My subjective experience is that “Internet in China” is an oxymoron. How exactly is there “Internet” without Google, Facebook, and Twitter? When attaching an Android phone to a WiFi in China it even says “Wi-Fi has no Internet access”.

OK, that’s not entirely serious. Especially since I’m obviously not aware of what the Chinese language Internet looks like, not speaking or reading Chinese. Baidu looks like it largely provides the services Google does (search, maps, …), but they’re pretty much not translated. The Baidu Map app seems fine, but is almost useless if you don’t speak Chinese. The one thing it’s good for is that unlike Google Maps (if you can even get to it. see below) it actually shows you a correct location within China.

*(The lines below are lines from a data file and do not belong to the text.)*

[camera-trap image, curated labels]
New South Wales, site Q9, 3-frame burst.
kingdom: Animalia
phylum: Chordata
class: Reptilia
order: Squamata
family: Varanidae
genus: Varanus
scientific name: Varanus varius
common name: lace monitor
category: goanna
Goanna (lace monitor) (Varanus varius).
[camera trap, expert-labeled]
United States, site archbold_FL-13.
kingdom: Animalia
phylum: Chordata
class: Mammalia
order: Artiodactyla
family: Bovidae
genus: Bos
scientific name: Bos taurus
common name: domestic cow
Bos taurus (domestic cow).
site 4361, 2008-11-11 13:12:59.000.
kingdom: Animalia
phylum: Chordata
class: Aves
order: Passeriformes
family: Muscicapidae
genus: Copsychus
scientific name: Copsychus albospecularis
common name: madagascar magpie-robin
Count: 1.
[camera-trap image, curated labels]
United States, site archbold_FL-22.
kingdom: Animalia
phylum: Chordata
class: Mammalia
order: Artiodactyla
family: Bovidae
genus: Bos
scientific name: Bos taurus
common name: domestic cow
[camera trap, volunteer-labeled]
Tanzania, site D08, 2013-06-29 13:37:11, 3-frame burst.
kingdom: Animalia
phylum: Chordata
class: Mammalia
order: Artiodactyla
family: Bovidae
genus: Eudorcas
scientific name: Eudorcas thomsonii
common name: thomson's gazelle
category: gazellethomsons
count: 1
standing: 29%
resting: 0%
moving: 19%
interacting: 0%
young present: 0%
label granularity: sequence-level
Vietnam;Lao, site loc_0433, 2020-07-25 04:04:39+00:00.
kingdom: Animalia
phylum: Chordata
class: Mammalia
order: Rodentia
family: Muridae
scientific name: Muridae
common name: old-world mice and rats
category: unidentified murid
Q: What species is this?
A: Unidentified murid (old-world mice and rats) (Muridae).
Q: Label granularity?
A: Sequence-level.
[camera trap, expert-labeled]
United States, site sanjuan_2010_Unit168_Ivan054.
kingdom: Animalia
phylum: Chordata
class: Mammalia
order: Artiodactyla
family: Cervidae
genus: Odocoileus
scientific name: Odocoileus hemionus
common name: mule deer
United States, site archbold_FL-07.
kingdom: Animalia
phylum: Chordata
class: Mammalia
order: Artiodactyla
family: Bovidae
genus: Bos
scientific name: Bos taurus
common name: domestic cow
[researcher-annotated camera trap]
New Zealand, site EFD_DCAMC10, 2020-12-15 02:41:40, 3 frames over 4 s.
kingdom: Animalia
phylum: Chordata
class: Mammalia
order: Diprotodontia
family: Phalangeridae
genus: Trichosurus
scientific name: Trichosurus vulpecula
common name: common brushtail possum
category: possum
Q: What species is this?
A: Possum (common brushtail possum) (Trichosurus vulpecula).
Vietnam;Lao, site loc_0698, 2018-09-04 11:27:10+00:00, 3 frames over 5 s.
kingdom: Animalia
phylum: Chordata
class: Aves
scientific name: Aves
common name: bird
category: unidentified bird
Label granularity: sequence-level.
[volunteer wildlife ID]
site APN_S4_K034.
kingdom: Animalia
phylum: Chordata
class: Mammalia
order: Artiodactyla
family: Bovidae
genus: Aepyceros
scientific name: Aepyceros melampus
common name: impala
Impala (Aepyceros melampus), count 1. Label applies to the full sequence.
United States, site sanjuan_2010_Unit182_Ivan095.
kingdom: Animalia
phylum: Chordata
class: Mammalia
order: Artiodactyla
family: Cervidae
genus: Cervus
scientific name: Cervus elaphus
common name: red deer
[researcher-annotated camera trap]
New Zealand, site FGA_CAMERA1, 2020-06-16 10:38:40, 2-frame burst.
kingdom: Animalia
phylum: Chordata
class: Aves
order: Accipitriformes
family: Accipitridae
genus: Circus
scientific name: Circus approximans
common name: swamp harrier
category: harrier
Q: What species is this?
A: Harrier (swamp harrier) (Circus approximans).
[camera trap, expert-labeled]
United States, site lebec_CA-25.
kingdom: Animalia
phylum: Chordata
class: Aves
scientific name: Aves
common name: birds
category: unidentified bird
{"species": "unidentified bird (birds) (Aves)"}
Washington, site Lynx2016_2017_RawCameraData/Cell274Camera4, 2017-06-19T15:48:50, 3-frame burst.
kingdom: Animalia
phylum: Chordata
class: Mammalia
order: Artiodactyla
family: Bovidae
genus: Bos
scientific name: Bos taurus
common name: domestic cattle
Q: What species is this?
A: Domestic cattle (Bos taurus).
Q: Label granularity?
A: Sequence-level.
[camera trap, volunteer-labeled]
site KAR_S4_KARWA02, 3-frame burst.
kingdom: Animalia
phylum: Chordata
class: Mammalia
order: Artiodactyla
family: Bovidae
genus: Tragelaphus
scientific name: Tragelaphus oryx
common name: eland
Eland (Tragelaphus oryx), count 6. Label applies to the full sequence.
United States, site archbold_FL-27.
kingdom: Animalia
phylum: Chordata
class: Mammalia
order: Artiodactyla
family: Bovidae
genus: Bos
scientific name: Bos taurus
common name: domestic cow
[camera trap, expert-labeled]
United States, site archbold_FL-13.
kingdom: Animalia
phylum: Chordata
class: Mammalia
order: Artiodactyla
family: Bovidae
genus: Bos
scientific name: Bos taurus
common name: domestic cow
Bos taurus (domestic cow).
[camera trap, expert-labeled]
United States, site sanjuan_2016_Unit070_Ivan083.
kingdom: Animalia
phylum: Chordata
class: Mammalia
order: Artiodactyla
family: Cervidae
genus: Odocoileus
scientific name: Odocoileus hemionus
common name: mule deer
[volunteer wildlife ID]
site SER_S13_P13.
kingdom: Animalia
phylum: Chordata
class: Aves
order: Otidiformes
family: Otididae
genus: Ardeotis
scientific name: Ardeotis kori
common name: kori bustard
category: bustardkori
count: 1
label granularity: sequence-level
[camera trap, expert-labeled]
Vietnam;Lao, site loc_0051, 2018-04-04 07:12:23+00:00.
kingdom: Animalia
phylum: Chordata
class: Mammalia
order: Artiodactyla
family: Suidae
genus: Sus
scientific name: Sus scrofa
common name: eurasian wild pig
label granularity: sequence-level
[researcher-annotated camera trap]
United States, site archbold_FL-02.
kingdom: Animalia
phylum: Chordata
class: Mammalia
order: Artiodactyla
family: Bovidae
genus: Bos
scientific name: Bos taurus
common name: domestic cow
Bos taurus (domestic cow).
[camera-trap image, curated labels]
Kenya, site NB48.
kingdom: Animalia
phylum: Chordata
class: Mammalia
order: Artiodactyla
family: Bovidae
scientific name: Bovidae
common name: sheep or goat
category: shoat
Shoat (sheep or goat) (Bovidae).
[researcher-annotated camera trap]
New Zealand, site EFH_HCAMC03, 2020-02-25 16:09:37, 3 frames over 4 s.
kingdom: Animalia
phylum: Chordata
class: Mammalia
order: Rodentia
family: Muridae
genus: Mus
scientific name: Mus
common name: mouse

But more importantly it’s not just Google, YouTube, Facebook, Twitter, Bloomberg, New York Times, and all the other expected sites that are blocked. There’s also ALL the websites that assume that Google works from where you are. And that’s a lot.

Two out of the tree Swedish newspapers I tried did not work. DN and SvD are not blocked, but because they use Google resources they don’t actually work. They start to load, but then you only see a white blank page. Aftonbladet did work.

Picsearch (a previous employer of mine) also doesn’t load. Because I went to China I didn’t bring any access tokens or laptops, so I couldn’t dig too deep to verify for sure, but I’m pretty sure this is to blame:

<script type="text/javascript" src="//ajax.googleapis.com/ajax/libs/jquery/1.4/jquery.min.js"></script>

The fix here should be quite simple: Just host jQuery yourself. It’s 78kB (before gzip). Also the same for external fonts, css, and images. Yes, I realise I’m saying “don’t use CDNs”, but on the other hand it seemed that Cloudflare wasn’t blocked at all, so if you’re worried about resource use and latency then host your CDNable material on a Cloudflare-fronted subdomain.

Really I should also point out that there’s no reason to leave out the schema in this case. Just hardcode https:// there.

Recommendation 1: Don’t use CDNs

The more services you rely on, the higher the likelyhood that it’s blocked. Maybe one day your friendly CDN will draw the ire of the Chinese government, or they choose to redirect to a Google-hosted copy instead, which will fail in China because Google is blocked.

If all your resources are under one FQDN, then there’s less likelihood you you being blocked. With two domains you double your risk.

Recommendation 2: Actually test your site with Google/Facebook blocked

The list of networks here is probably not complete. I gathered it simply by resolving some domains, then doing whois on the address to get the whole range.

ipset create chinav4 nethash
for addr in \
  64.18.0.0/20 \
  64.233.160.0/19 \
  66.102.0.0/20 \
  66.249.64.0/19 \
  72.14.192.0/18 \
  74.125.0.0/16 \
  104.132.0.0/14 \
  108.177.0.0/17 \
  172.217.0.0/16 \
  207.126.144.0/20 \
  209.85.128.0/17 \
  216.58.192.0/19 \
  216.239.32.0/19 \
;do
  ipset add chinav4 "$addr"
done

ipset create chinav6 nethash family inet6
for addr in \
  2a00:1450::/29 \
  2a03:2880::/29 \
  2607:F8B0::/32 \
  2404:6800::/32 \
;do
  ipset add chinav6 "$addr"
done

iptables  -I INPUT -m set --match-set chinav4 src -j DROP
ip6tables -I INPUT -m set --match-set chinav6 src -j DROP

Does your site still load? If it doesn’t load fully, is it still at least usable?

(I’m pretty sure the list above is incomplete, because dn.se still works after doing this, but picsearch.com does not)

Recommendation 3: When visiting China, use roaming data with your home Telco

In other words: Get a data plan that’s not ridiculously expensive. My data plan vith Vodaphone UK charges me at £3 per megabyte. Yes, per megabyte. That would fall under “ridiculously expensive”.

The easiest way to get non-censored Internet, with working Google services (including Google maps and GMail) is to use roaming data from a western country.

The reason it’s not blocked is that roaming mobile data actually tunnels back to your home country, and it’s there that you connect to The Internet. China could do deep packet inspection on this tunnel, but they don’t.

You’ll have a very high latency to everywhere, since all packets have to go across the world first, but it’ll work. You could try getting a roaming mobile data plan in Hong Kong or a nearby country, which should help.